# Robust prediction under missingness shifts

## Paper

If you use this code in your research, please cite the following publication:

```

```

This paper can be found on arxiv: **TBD**

## Acknowledgements

This implementation builds on top of the excellent work by Le Morvan et al. (2021). [What's a good imputation to predict with missing values?](https://papers.nips.cc/paper/2021/file/5fe8fdc79ce292c39c5f209d734b7206-Paper.pdf). The original code can be found in the paper's [GitHub repo](https://github.com/marineLM/Impute_then_Regress) (from commit [37e70a3](https://github.com/marineLM/Impute_then_Regress/commit/37e70a33fb60330b6d4f95173d202a58135d0dae)). 


## Repo structure

The repo has been extensively refactored from its original structure to bring it into a more modular form and turn it into a valid python package.

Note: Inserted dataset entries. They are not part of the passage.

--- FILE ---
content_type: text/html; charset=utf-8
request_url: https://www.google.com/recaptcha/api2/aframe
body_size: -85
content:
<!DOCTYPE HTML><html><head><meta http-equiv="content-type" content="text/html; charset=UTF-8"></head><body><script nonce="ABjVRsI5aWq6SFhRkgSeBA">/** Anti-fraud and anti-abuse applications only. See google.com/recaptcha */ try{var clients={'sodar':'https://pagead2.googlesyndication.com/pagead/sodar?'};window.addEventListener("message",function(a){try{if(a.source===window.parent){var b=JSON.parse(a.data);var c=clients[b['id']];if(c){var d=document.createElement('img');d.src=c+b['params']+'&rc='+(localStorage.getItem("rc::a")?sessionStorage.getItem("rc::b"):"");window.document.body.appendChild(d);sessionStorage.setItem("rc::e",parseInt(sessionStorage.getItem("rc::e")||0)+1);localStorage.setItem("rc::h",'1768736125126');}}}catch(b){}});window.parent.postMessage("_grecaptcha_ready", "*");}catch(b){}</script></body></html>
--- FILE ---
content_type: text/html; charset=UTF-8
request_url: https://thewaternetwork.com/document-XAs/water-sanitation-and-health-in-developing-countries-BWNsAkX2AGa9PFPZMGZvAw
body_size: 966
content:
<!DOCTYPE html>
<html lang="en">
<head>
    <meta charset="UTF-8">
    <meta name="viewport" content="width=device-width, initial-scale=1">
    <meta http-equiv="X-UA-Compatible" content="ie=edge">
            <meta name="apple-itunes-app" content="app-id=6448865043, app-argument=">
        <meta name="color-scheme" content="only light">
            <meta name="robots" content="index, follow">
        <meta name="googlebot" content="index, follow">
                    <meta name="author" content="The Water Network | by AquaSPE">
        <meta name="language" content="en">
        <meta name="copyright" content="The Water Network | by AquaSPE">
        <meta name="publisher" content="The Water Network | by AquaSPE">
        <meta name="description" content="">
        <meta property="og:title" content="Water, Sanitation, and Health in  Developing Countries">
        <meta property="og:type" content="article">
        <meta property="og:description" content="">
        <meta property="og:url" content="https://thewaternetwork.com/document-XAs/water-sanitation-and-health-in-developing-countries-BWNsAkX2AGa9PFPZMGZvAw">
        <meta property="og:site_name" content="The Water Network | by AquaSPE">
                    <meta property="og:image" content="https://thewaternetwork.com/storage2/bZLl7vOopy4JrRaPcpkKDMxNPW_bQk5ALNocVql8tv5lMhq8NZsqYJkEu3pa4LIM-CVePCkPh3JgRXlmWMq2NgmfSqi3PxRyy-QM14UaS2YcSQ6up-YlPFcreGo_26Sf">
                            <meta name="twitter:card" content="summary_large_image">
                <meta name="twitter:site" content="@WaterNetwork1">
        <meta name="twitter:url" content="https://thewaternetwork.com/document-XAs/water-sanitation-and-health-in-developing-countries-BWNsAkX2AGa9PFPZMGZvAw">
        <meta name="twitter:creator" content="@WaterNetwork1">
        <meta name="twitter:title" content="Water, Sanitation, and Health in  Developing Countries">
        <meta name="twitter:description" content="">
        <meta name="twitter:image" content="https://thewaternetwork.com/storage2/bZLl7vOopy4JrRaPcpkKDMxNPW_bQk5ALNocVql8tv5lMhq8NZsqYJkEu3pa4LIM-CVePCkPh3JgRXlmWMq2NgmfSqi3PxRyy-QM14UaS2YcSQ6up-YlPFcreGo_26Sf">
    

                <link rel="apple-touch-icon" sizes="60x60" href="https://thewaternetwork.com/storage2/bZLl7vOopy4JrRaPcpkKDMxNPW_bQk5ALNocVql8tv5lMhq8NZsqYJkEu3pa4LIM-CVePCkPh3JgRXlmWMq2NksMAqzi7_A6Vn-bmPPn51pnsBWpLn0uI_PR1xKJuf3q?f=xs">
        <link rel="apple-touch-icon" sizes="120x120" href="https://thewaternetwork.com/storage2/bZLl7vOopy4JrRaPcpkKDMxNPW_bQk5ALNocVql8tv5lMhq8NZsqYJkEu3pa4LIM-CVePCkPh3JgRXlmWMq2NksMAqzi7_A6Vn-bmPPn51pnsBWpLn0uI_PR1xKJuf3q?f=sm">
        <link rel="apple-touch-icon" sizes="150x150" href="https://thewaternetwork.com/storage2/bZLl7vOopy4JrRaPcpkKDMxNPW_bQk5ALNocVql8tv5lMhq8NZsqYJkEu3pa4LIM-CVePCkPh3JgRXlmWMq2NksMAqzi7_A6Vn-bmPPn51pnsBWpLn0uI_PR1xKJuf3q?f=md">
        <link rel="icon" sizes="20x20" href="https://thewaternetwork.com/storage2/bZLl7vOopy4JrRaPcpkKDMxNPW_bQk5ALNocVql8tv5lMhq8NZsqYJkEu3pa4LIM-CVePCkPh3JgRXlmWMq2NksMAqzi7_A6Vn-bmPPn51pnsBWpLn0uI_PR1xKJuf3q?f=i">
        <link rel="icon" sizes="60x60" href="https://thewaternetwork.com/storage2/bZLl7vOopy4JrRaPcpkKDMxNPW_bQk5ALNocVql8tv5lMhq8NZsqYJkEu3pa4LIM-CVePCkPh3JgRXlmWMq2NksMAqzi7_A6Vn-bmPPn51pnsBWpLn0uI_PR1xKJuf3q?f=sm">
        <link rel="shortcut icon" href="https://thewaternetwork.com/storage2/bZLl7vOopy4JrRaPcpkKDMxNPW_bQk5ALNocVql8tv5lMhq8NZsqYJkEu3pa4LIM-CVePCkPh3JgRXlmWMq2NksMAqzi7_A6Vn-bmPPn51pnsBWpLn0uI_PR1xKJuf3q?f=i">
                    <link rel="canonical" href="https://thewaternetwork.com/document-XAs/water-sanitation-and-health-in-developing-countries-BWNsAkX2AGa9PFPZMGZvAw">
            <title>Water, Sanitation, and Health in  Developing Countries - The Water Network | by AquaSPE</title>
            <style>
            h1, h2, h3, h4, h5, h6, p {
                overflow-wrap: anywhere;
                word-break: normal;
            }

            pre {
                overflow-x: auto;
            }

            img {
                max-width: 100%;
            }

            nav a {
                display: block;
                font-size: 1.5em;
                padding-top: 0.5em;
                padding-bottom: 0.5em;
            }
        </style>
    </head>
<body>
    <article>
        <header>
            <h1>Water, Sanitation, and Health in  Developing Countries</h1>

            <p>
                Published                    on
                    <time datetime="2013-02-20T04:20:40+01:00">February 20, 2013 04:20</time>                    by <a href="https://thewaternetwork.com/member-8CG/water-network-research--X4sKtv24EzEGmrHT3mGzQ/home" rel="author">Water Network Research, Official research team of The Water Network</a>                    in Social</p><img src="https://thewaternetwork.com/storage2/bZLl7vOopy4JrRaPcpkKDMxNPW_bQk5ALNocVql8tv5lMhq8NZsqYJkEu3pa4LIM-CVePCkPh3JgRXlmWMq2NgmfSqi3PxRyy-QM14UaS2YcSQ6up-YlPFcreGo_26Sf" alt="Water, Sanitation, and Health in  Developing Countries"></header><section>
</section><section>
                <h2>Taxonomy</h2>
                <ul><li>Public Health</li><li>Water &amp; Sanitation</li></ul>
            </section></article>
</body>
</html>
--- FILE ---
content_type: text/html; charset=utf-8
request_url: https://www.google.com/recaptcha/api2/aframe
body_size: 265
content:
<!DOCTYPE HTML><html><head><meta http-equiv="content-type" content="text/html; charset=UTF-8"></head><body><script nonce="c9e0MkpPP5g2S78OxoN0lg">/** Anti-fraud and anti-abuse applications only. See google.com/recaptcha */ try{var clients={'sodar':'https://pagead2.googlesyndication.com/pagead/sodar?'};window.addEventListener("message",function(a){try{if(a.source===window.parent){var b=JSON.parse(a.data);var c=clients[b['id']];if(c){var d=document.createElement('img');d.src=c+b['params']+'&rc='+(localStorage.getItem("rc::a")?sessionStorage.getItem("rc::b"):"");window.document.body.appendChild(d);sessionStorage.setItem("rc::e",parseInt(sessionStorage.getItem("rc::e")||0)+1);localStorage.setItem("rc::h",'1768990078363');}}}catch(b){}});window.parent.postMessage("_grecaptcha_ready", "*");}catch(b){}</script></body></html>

The main parts are:

1. `src/`: source code containing all major functionality including both the data generation/amputation as well as all the oracles and estimators.
2. `experiments/`: experiment configurations as `.yaml` files that specify the experiment name, the data generation mechanism, the missing data scenarios, and the estimators including their hyperparameter ranges. 
3. `scripts/`: helper scripts that launch experiments and plot the results

## Setup

Run the following commands in a terminal to create the Conda environment:

```bash
cd miss_shift/

conda env create -f environment.yml
conda activate miss_shift
pip install -e .
```

All experiments were run using Python 3.9.12 on an Apple M1 Max with Ventura 13.2.1 and on a Linux HPC cluster. 


## Running experiments

Running the experiments is just as easy. Again in a terminal, run the following command to replicate the results for conditional oracles on MAR data reported in the paper:  

```bash
python scripts/launch_experiment.py more_miss mcar bayes --data simulated --link stairs
python scripts/launch_experiment.py less_miss mcar bayes --data simulated --link stairs
```

This runs two experiments: one where missingness is 25% in the source environment and 50% in the target environment (`more_miss`) and one where missingness is 50% in the source environment and 25% in the target environment (`less_miss`). Together, these two experiments allow to create the result displayed in Figure 2, with the no shift performance taken from `more_miss` and the shift performance taken from `less_miss`.

To run all estimators reported in the paper, just use `all`:

```bash
python scripts/launch_experiment.py more_miss mcar all --data simulated --link stairs
python scripts/launch_experiment.py less_miss mcar all --data simulated --link stairs
```

All experiment results will be saved in `results/[EXPERIMENT_NAME]/[DATA]/[LINK]`.


## License

This source code is released under a BSD 3-Clause license, included [here](LICENSE.txt).